New SC&I Research Aims to Contribute Towards a More Truthful and Fair ICT Eco-System

The consumption of information globally is at its highest level in history, given the rise of technologies that support the distribution and amplification of information, through the internet, social media, and other means. However, the reliability of the information we read, watch, and listen to is sometimes questionable, and the ways “poor information” is most likely impacting our lives are probably far too numerous to count. How, for instance, do we know news articles we read are from the sources they claim to be and are accurate?
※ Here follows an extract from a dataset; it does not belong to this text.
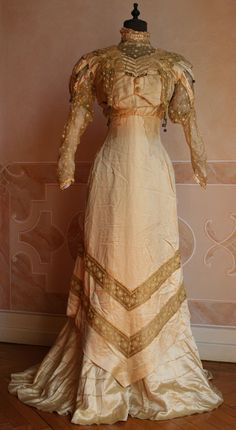 Whole dress in yellow silk with gold lace inserts in the same color.1909 Source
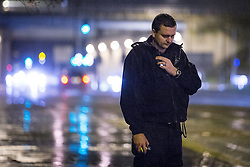 © Licensed to London News Pictures . 20 December 2013 . Manchester , UK . The Inspector uses his radio during a stop on a vehicle in the rain . A Mad Friday shift with Inspector Matt Bailey-Smith , of Greater Manchester Police's ANPR and Tactical Vehicle Intercept Unit . Photo credit : Joel Goodman/LNP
The quality of the information we consume has serious and far-ranging consequences in terms of our beliefs and behaviors.

To research the ways algorithms are being used and could be used to help determine the quality of different types of information, SC&I’s Associate Professor of Journalism and Media Studies Lauren Feldman and Assistant Professor of Library and Information Science Vivek Singh, have formed an interdisciplinary research team at SC&I, and have been awarded a grant of nearly $300,000 from the National Science Foundation (NSF) for their project “Fair and Accurate Information Quality Assessment Algorithms.” Vivek Singh is the PI for the project and Lauren Feldman is a Co-PI for this grant which will run from June, 2019 through May, 2021.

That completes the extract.